Image Credit: National Geographic Official Website
I looked up, and lo and behold, it was like a scene straight out of a Lord of the Rings film. The glorious fire trickled down like molten sapphire, and I could do nothing but stare, entranced. Unlike what they say, sometimes the destination really does justify the journey… was what I wish I could have said.

A real expectations vs reality moment
But nope. All I saw was a puny flame. It rained the previous day.
Sike, guys. Life’s like that. But that didn’t stop me from enjoying my time at the peak.
My friend and I still had a great time dancing with a miner who was friends with our guide and throwing peanuts at each other while trying to catch them mid-air with our mouths. But soon, daylight was breaking, and the sky peeled itself open in slow motion. I turned back to look at the path I had taken — the sharp, winding trail down into the crater — and my jaw actually dropped. If I had seen it in daylight, I might’ve chickened out. I wouldn’t have dared to go down. But I already had, and that awareness that I had done something I didn’t think I could do left me in a rather dazed state for a while as we made our way back.
The return was a lot easier, physically, and we were done by 7 am. Hot, sweaty, but also feeling immensely rewarded, my friend and I returned to our driver in high spirits. But the physical strain of hiking overnight took its toll, and we ended up crashing at the back of the car.
Also read: 10 Cold Weather Destinations Near Singapore for a Refreshing Escape
Final thoughts

Image Credit: Prasanta Kr Dutta | Unsplash
So, would I recommend the Bromo-Ijen combo? Well, I think the views are famous for a reason. When the clouds part and the light hits just right, Bromo looks like it was painted into the landscape, and Ijen’s crater lake glows an otherworldly turquoise that’s hard to believe even when you’re staring right at it. It’s beautiful. Surreal, even.
But if you’re mainly chasing the perfect photo, it’s worth planning your trip around the dry season (typically June to September) for the best odds of clear skies and blue flames. And come prepared with the right equipment. A proper jacket or just proper layers would have saved me from a lot of shivering and self-pity.
That said, there’s something about doing this trip slightly underprepared, half-asleep, and unsure of your limits that makes the experience stick. If you’re curious about what happens when you push yourself, this might just be your kind of adventure.
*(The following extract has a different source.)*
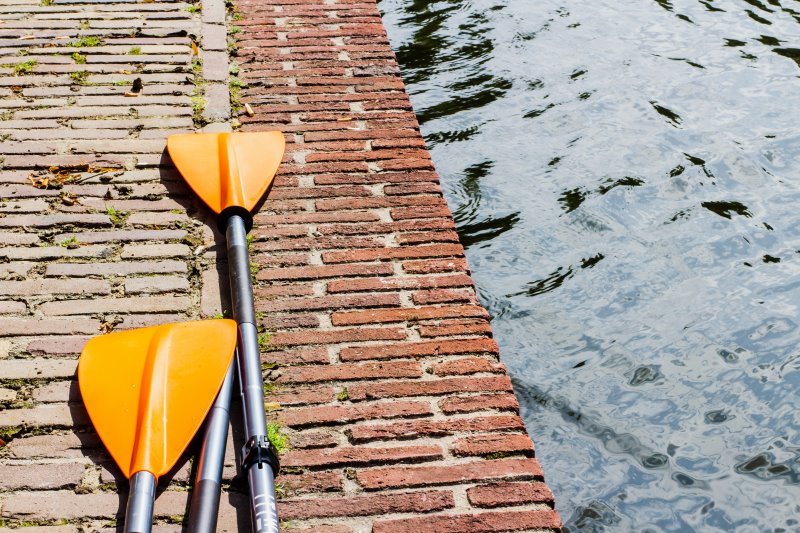 Orange Paddel für ein Kinderschlauchboot liegen am Boden neben einem Gewässer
Hiking, I’ve come to realise, isn’t something I love because I’m a masochist or particularly disciplined. I’m not. I’m not someone who thrives in pain or who pushes through suffering just for fun. But hiking is one of the few things in life where you can’t give up halfway. When you’re halfway up a mountain, the only way is up. Or down. Either way, you keep moving. And when you do reach the top and look back at the route you just survived, something shifts.
For me, the reward isn’t the view. It’s the act of proving myself wrong. There’s something quite exhilarating about realising I did something I never thought I could do, and in the process of such an experience, I can feel a fundamental shift in my self-perception as well. It makes me feel like I can face things that would have made me quake in my boots with a little bit more assuredness and a little more belief that I can get through this.